* What you need to do: All entries need to be written out verbatim, with pictures omitted.

[Dataset entries]
--- START ---

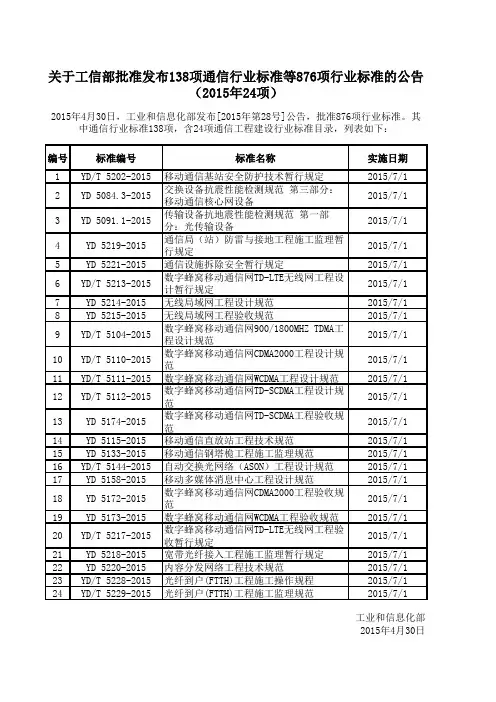 关于工信部批准发布138项通信行业标准等876项行业标准的公告（2015年24项）

2015年4月30日，工业和信息化部发布[2015年第28号]公告，批准876项行业标准。其中通信行业标准138项，含24项通信工程建设行业标准目录，列表如下：

| 编号 | 标准编号 | 标准名称 | 实施日期 |
|---|---|---|---|
| 1 | YD/T 5202-2015 | 移动通信基站安全防护技术暂行规定 | 2015/7/1 |
| 2 | YD 5084.3-2015 | 交换设备抗震性能检测规范 第三部分：移动通信核心网设备 | 2015/7/1 |
| 3 | YD 5091.1-2015 | 传输设备抗地震性能检测规范 第一部分：光传输设备 | 2015/7/1 |
| 4 | YD 5219-2015 | 通信局（站）防雷与接地工程施工监理暂行规定 | 2015/7/1 |
| 5 | YD 5221-2015 | 通信设施拆除安全暂行规定 | 2015/7/1 |
| 6 | YD/T 5213-2015 | 数字蜂窝移动通信网TD-LTE无线网工程设计暂行规定 | 2015/7/1 |
| 7 | YD 5214-2015 | 无线局域网工程设计规范 | 2015/7/1 |
| 8 | YD 5215-2015 | 无线局域网工程验收规范 | 2015/7/1 |
| 9 | YD/T 5104-2015 | 数字蜂窝移动通信网900/1800MHZ TDMA工程设计规范 | 2015/7/1 |
| 10 | YD/T 5110-2015 | 数字蜂窝移动通信网CDMA2000工程设计规范 | 2015/7/1 |
| 11 | YD/T 5111-2015 | 数字蜂窝移动通信网WCDMA工程设计规范 | 2015/7/1 |
| 12 | YD/T 5112-2015 | 数字蜂窝移动通信网TD-SCDMA工程设计规范 | 2015/7/1 |
| 13 | YD 5174-2015 | 数字蜂窝移动通信网TD-SCDMA工程验收规范 | 2015/7/1 |
| 14 | YD 5115-2015 | 移动通信直放站工程技术规范 | 2015/7/1 |
| 15 | YD 5133-2015 | 移动通信钢塔桅工程施工监理规范 | 2015/7/1 |
| 16 | YD/T 5144-2015 | 自动交换光网络（ASON）工程设计规范 | 2015/7/1 |
| 17 | YD 5158-2015 | 移动多媒体消息中心工程设计规范 | 2015/7/1 |
| 18 | YD 5172-2015 | 数字蜂窝移动通信网CDMA2000工程验收规范 | 2015/7/1 |
| 19 | YD 5173-2015 | 数字蜂窝移动通信网WCDMA工程验收规范 | 2015/7/1 |
| 20 | YD/T 5217-2015 | 数字蜂窝移动通信网TD-LTE无线网工程验收暂行规定 | 2015/7/1 |
| 21 | YD 5218-2015 | 宽带光纤接入工程施工监理暂行规定 | 2015/7/1 |
| 22 | YD 5220-2015 | 内容分发网络工程技术规范 | 2015/7/1 |
| 23 | YD/T 5228-2015 | 光纤到户(FTTH)工程施工操作规程 | 2015/7/1 |
| 24 | YD/T 5229-2015 | 光纤到户(FTTH)工程施工监理规范 | 2015/7/1 |

工业和信息化部
2015年4月30日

--- END ---

* Reply:
 关于工信部批准发布138项通信行业标准等876项行业标准的公告（2015年24项）

2015年4月30日，工业和信息化部发布[2015年第28号]公告，批准876项行业标准。其中通信行业标准138项，含24项通信工程建设行业标准目录，列表如下：

| 编号 | 标准编号 | 标准名称 | 实施日期 |
|---|---|---|---|
| 1 | YD/T 5202-2015 | 移动通信基站安全防护技术暂行规定 | 2015/7/1 |
| 2 | YD 5084.3-2015 | 交换设备抗震性能检测规范 第三部分：移动通信核心网设备 | 2015/7/1 |
| 3 | YD 5091.1-2015 | 传输设备抗地震性能检测规范 第一部分：光传输设备 | 2015/7/1 |
| 4 | YD 5219-2015 | 通信局（站）防雷与接地工程施工监理暂行规定 | 2015/7/1 |
| 5 | YD 5221-2015 | 通信设施拆除安全暂行规定 | 2015/7/1 |
| 6 | YD/T 5213-2015 | 数字蜂窝移动通信网TD-LTE无线网工程设计暂行规定 | 2015/7/1 |
| 7 | YD 5214-2015 | 无线局域网工程设计规范 | 2015/7/1 |
| 8 | YD 5215-2015 | 无线局域网工程验收规范 | 2015/7/1 |
| 9 | YD/T 5104-2015 | 数字蜂窝移动通信网900/1800MHZ TDMA工程设计规范 | 2015/7/1 |
| 10 | YD/T 5110-2015 | 数字蜂窝移动通信网CDMA2000工程设计规范 | 2015/7/1 |
| 11 | YD/T 5111-2015 | 数字蜂窝移动通信网WCDMA工程设计规范 | 2015/7/1 |
| 12 | YD/T 5112-2015 | 数字蜂窝移动通信网TD-SCDMA工程设计规范 | 2015/7/1 |
| 13 | YD 5174-2015 | 数字蜂窝移动通信网TD-SCDMA工程验收规范 | 2015/7/1 |
| 14 | YD 5115-2015 | 移动通信直放站工程技术规范 | 2015/7/1 |
| 15 | YD 5133-2015 | 移动通信钢塔桅工程施工监理规范 | 2015/7/1 |
| 16 | YD/T 5144-2015 | 自动交换光网络（ASON）工程设计规范 | 2015/7/1 |
| 17 | YD 5158-2015 | 移动多媒体消息中心工程设计规范 | 2015/7/1 |
| 18 | YD 5172-2015 | 数字蜂窝移动通信网CDMA2000工程验收规范 | 2015/7/1 |
| 19 | YD 5173-2015 | 数字蜂窝移动通信网WCDMA工程验收规范 | 2015/7/1 |
| 20 | YD/T 5217-2015 | 数字蜂窝移动通信网TD-LTE无线网工程验收暂行规定 | 2015/7/1 |
| 21 | YD 5218-2015 | 宽带光纤接入工程施工监理暂行规定 | 2015/7/1 |
| 22 | YD 5220-2015 | 内容分发网络工程技术规范 | 2015/7/1 |
| 23 | YD/T 5228-2015 | 光纤到户(FTTH)工程施工操作规程 | 2015/7/1 |
| 24 | YD/T 5229-2015 | 光纤到户(FTTH)工程施工监理规范 | 2015/7/1 |

工业和信息化部
2015年4月30日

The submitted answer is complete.